Build a (RAG) System
Last Updated: July 10th, 2025

Daily Challenge: Build a Retrieval Augmented Generation (RAG) System


👩‍🏫 👩🏿‍🏫 What You’ll learn
Implement a Retrieval Augmented Generation (RAG) system using Langchain and Hugging Face.
Load and process datasets using Hugging Face datasets and Langchain HuggingFaceDatasetLoader.
Split documents into smaller chunks using Langchain RecursiveCharacterTextSplitter.
Generate text embeddings using Hugging Face sentence-transformers and Langchain HuggingFaceEmbeddings.
Create and utilize vector stores with Langchain FAISS for efficient document retrieval.
Prepare and integrate a pre-trained Language Model (LLM) from Hugging Face transformers for question answering.
Build a Retrieval QA Chain using Langchain RetrievalQA to answer questions based on retrieved documents.


🛠️ What you will create
You will create a functional RAG system that can answer questions based on a dataset loaded from Hugging Face Datasets. This system will:

Load the databricks/databricks-dolly-15k dataset.
Index the dataset content into a vector store.
Utilize a pre-trained question-answering model from Hugging Face.
Answer user queries by retrieving relevant documents and using the LLM to generate answers.


Mandatory : You must read this article before starting the exercise
Faiss | LangChain



Mandatory : You must watch these videos before starting the exercise


PyTorch in 100 Seconds



LangChain Explained in 13 Minutes



Task
Our task is to implement RAG using Langchain and Hugging Face!

1. Set up your environment: : This ensures all the necessary tools are available to build the RAG system. Each library serves a specific role: Langchain handles the orchestration of components, transformers provide pre-trained models, sentence-transformers generate embeddings, datasets load sample data, and FAISS enables fast similarity searches.

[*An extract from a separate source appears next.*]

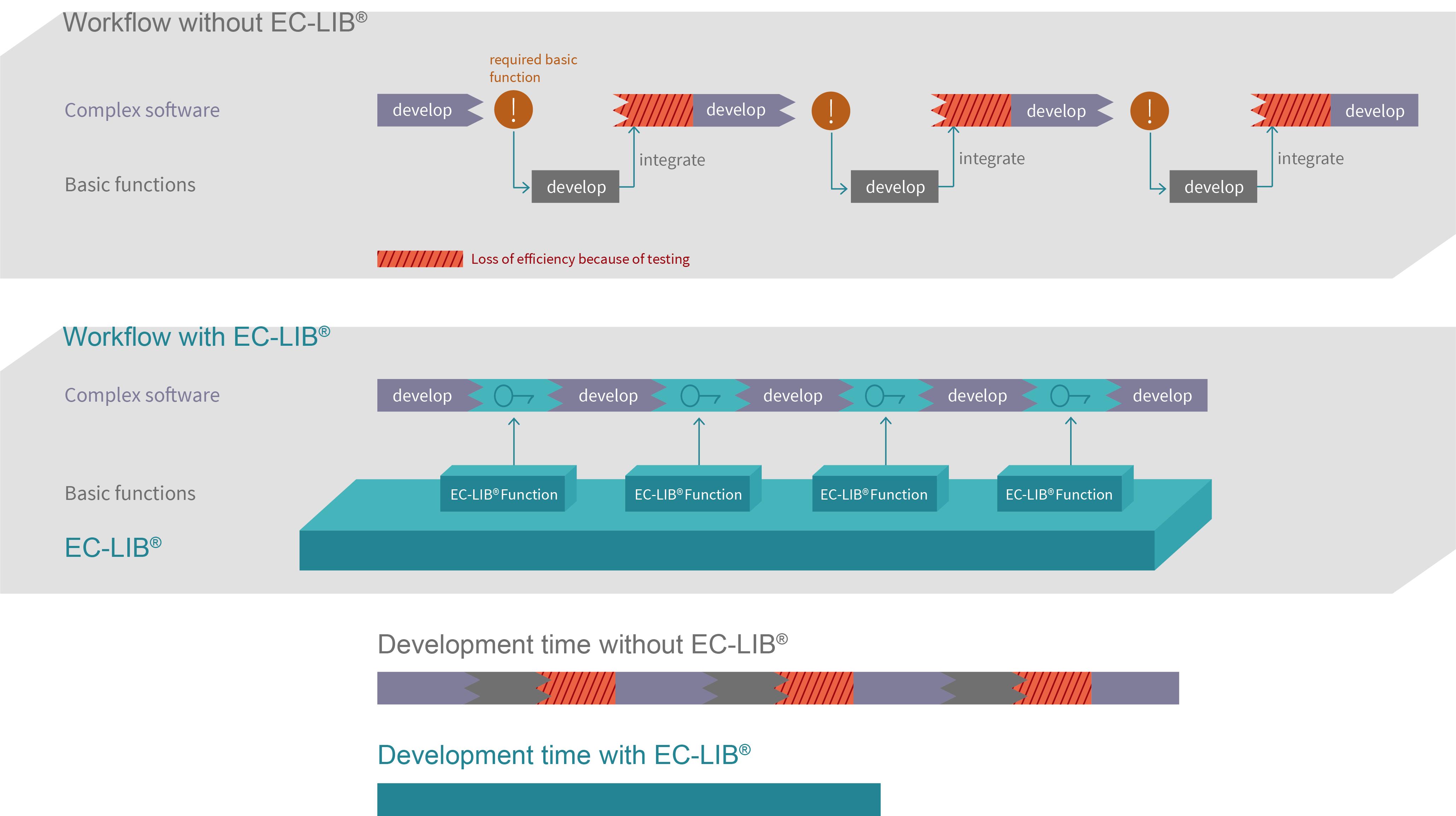 Software Development Workflow With EC-LIB®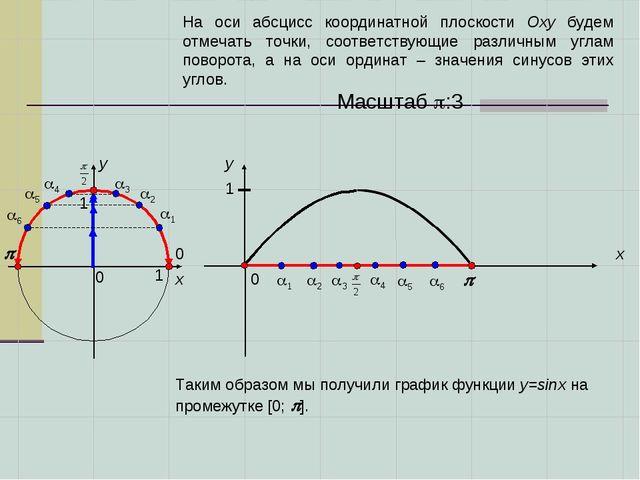 0 0   x x y y 0 1 1 1 2 3 3 2 1 1 Масштаб :3 4 4 5 5 6 6 На ос...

Open your terminal or notebook environment.
Install all required libraries by running these commands:


!pip install -q langchain
!pip install -q torch
!pip install -q transformers
!pip install -q sentence-transformers
!pip install -q datasets
!pip install -q faiss-cpu
!pip install -U langchain-community


2. Load the dataset: To provide the system with information to retrieve from, you’ll load a real-world dataset. HuggingFaceDatasetLoader simplifies the process of accessing Hugging Face datasets and formatting them into documents that Langchain can process.

before loading the dataset, run :
pip install -Uq datasets
Import HuggingFaceDatasetLoader from langchain.document_loaders.
Specify the dataset name and content column:


dataset_name = "databricks/databricks-dolly-15k"
page_content_column = "context"


Create a HuggingFaceDatasetLoader instance and load the data as documents:


loader = HuggingFaceDatasetLoader(dataset_name, page_content_column)
data = loader.load()
print(data[:2]) # Optional: Print the first 2 entries to verify loading


3. Split the documents: Language models have a limit on how much text they can process at once. Splitting large documents into smaller, overlapping chunks ensures that no important context is lost and that each piece of text is a manageable size for embedding and retrieval.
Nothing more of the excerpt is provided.